On Mon, Jan 05, 2015 at 11:52:28PM +0100, Frédéric Kayser wrote:
> Hello,
> to me the major drawback of HPACK is not really technical, I don't really
> bother if it could be 20% faster or shrink data even further using topnotch
> ANS/FSE compression instead of using a compression scheme even older than my
> parents, it's a bit more philosophical: the length of the Huffman codes* are
> biased towards a subset of ASCII to the point it becomes pointless to try to
> compress something that is not plain English and this is a major spit in the
> face of international users, just put two or three code points that are
> outside of ASCII and blamo! you take such a huge penalty that you can forget
> about using compression and go straight to the uncompressed way. This is the
> 21st century Unicode as taken all over the Web, nowadays IRIs can be written
> in Japanese, Arabic, Russian or Greek, but deep inside HTTP/2 ASCII and
> percent-encoded strings still rule (revising RFC 3987 would be welcome a some
> point). Refrain from using your mother lingo in HTTP/2 headers, it's not open
> to the wide world of tomorrow since it's based on stats from yesterday.

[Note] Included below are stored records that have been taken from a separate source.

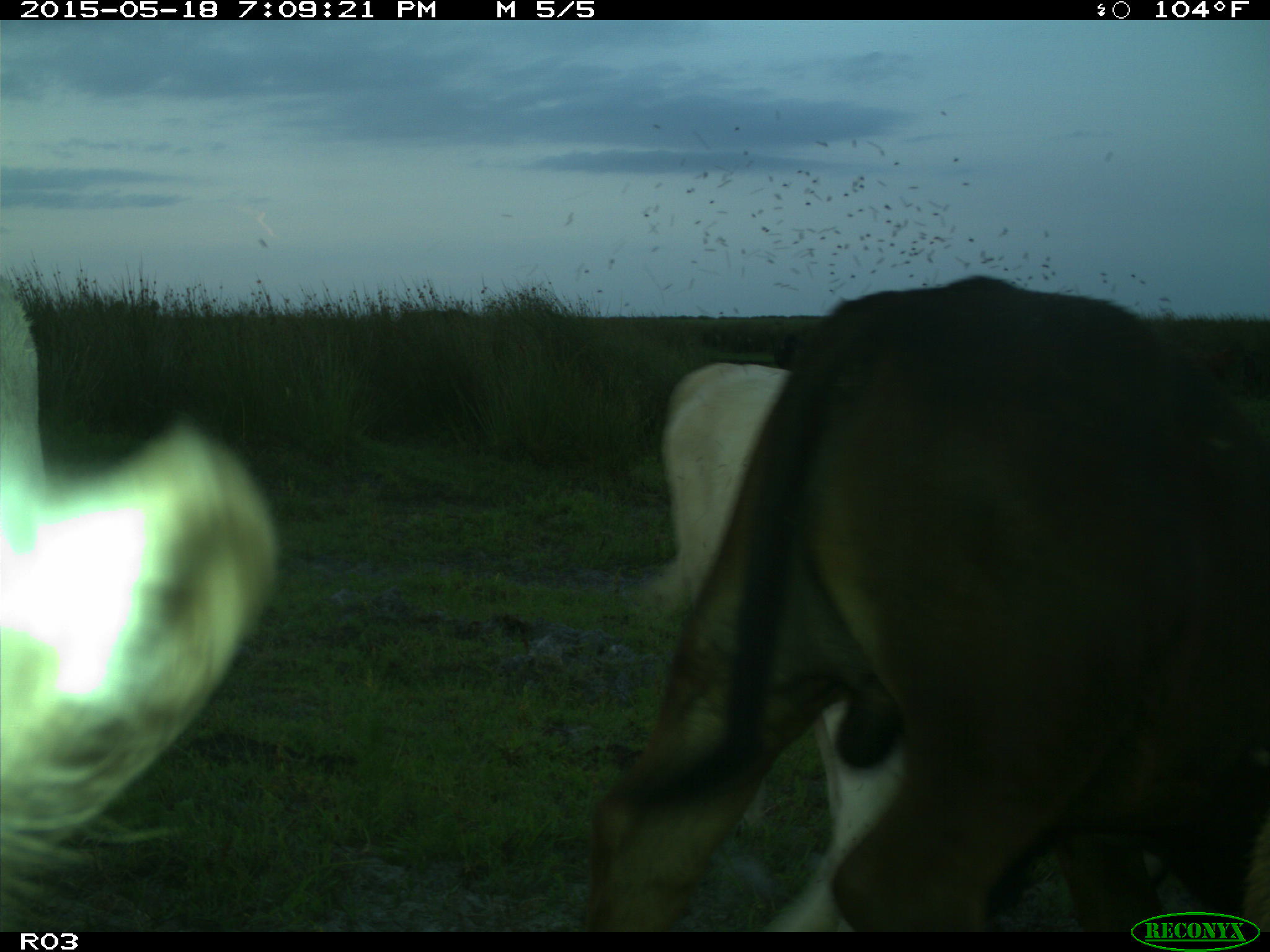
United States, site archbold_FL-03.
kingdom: Animalia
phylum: Chordata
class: Mammalia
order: Artiodactyla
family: Bovidae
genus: Bos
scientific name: Bos taurus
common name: domestic cow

Well, I'd object three things here :
  - most of the header field values are plain ASCII strings or even numbers or
    tokens, so most of them are not subject to i18n ;

  - for header fields containing i18n, you can decide *not* to compress their
    values. It would indeed be foolish to expand their size for no reason when
    you can send them as-is.

  - most of the compression obtained in HPACK comes from its ability to reuse
    header field names and name-value pairs. That's what allows you to compress
    hundreds of bytes into a few bytes, while huffman probably adds a few tens
    of extra percent to the compression ratio.

My personal feeling is that huffman will be useful to compress tokens,
user-agents, maybe cookies since base64 chars are shorter than one byte
here, and time will tell what is relevant to compress or not. I would not
be surprized if some implementations perform a quick test to see what
version is smaller. That's easy, just sum up the huffman bit lengths
for each byte in a value and decide if it's shorter or larger than the
raw version.

So in the end I'm absolutely not worried about huffman causing
inefficiencies in non US-ASCII regions, and to be honnest I even think
that my first implementation may not even implement the huffman encoding
at all (decoding is mandatory though).

My two cents as well :-)

Cheers,
Willy

Received on Monday, 5 January 2015 23:39:39 UTC